Au nom de quoi justifie-t-on aujourd’hui de mettre à la porte des salariés, de ruiner des familles,
des régions entières, dans des boîtes qui fonctionnent bien ? Au nom du sacro-saint droit de
propriété de l’actionnaire. Lorsqu’on en est là, on n’est pas loin de contraindre les gens à dire :
« puisque c’est le sacro-saint droit de propriété qui fait notre malheur, alors haro sur le sacro-saint droit
de propriété ». Attention, cela va très loin. Ce qui signifie que, potentiellement, la manière dont le
capital lui-même pose aujourd’hui les termes de la lutte des classes, conduit les gens d’en face à dire
que l’alternative c’est le capitalisme ou le communisme.
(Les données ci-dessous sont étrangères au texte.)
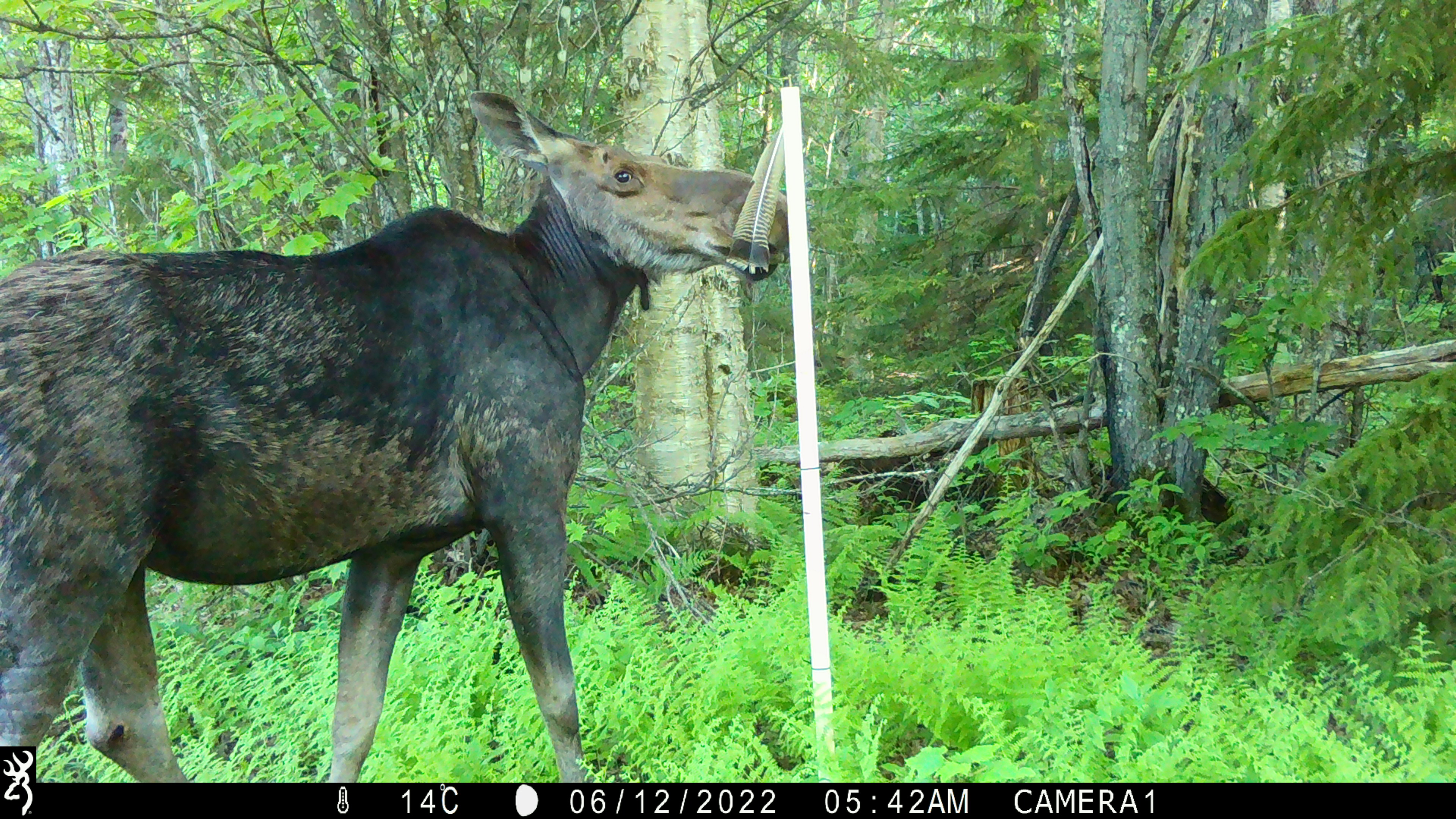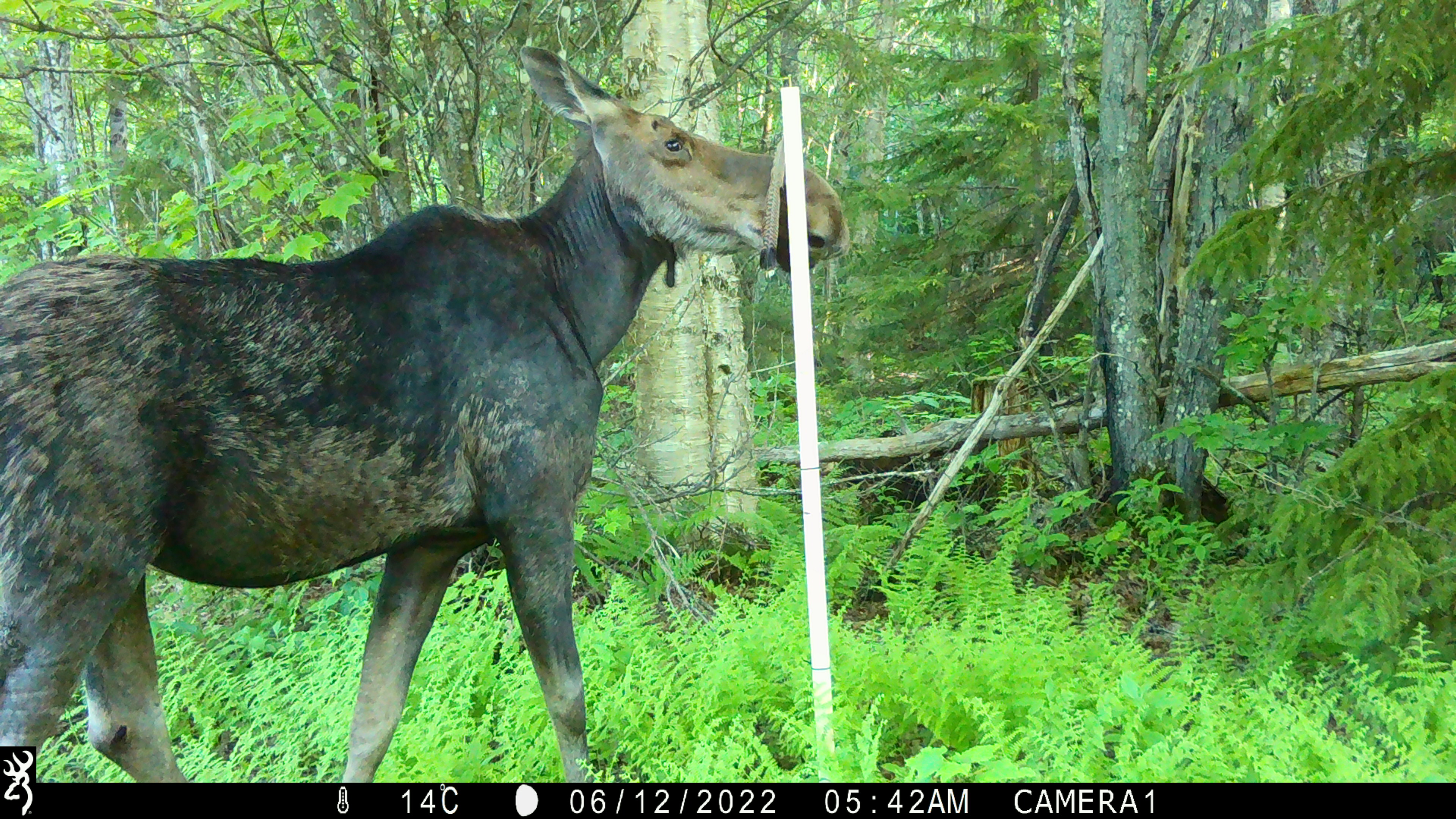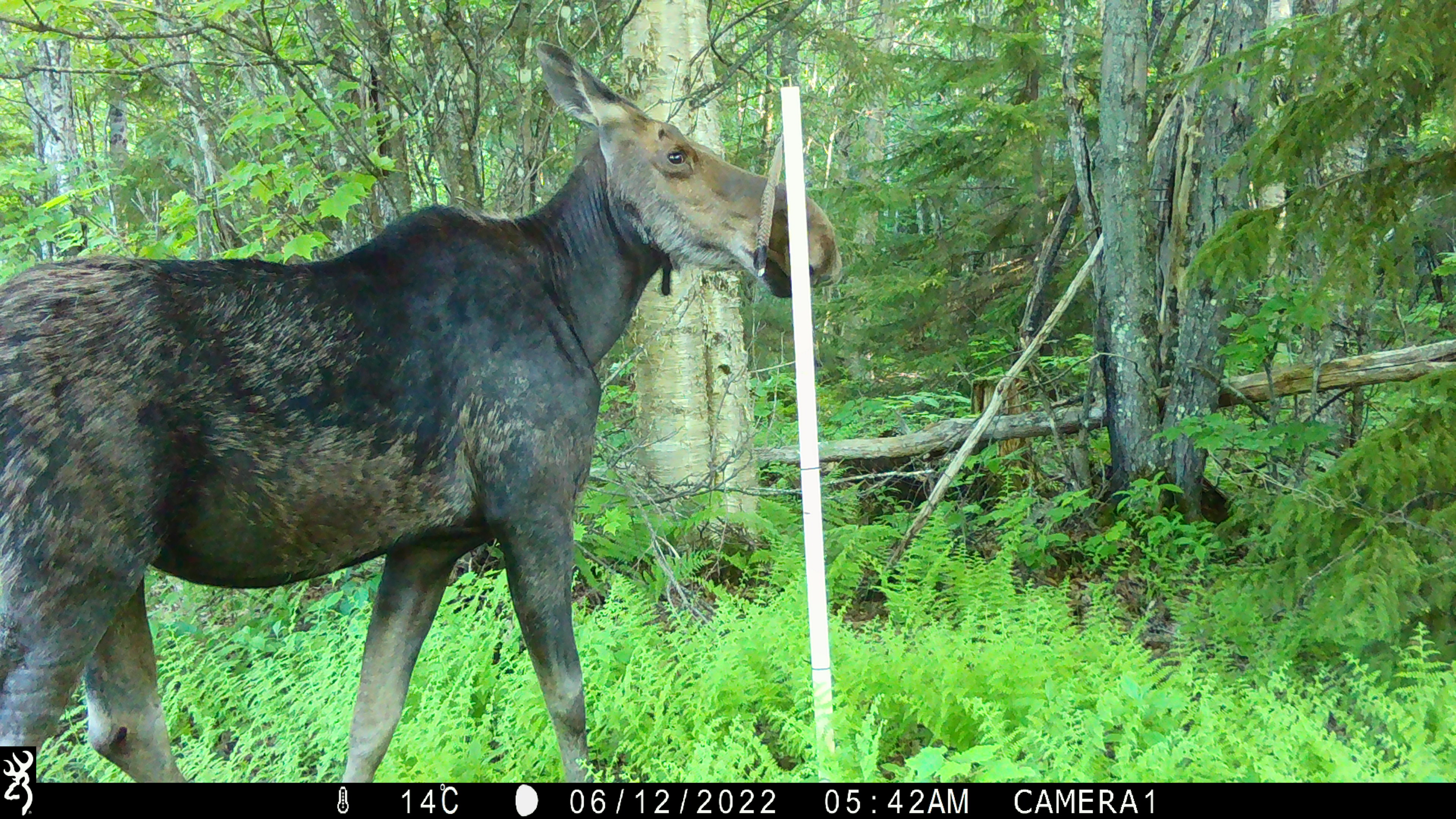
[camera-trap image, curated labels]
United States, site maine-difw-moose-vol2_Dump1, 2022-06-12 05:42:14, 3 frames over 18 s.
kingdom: Animalia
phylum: Chordata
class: Mammalia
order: Artiodactyla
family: Cervidae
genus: Alces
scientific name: Alces alces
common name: moose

Si c’est le droit de propriété qui fait notre
malheur, haro sur le droit de propriété des moyens de production. Abolissons le droit de propriété
privée de ces moyens de production. Je pense que, dans la manière dont le capitalisme conduit la
crise, il crée potentiellement les conditions de radicalisation des luttes. Je dis potentiellement et je
crains que n’arrivent, pour ramasser la mise, des gens qui diront : « non, non, hou la la, voilà les
archaïques qui la ramènent, ils vont nous refaire 17, en pire encore, et le goulag. Non, non il y a une
tierce position possible. » Voilà pourquoi, si je me trompe sur la première proposition, oubliez tout le
reste. Simplement, cela ne consiste pas seulement à dire que vous ne me ferez pas avaler des
couleuvres réformistes pour être des pieuvres révolutionnaires. Je saurai bien que ce sont des
couleuvres réformistes, mais je m’en foutrai parce que c’est la seule chose à se mettre sous la dent
pour poursuivre la métaphore. Dans ce cas-là, si la seule chose possible est la réforme, vive le
réformisme. Mais si autre chose est possible, alors gare au réformisme. C’est ma position, je ne suis
pas anti-réformiste par principe. Il y a des périodes historiques où la seule possibilité est la réforme.
Alors, faisons des réformes, parce qu’elles sont à faire. C’est pourquoi, dans mon propos, sachant
bien que j’allais attraper des coups de bâton pour la troisième partie, je me suis garé dans la dernière
partie en donnant à la critique de l’anti-libéralisme toute sa justification. Il faut la donner, c’est une
œuvre de salubrité publique. C’est pour cela que j’ai adhéré à ATTAC, ce qui ne m’empêche pas de
dire, depuis quelque temps, s’il y a autre chose de possible.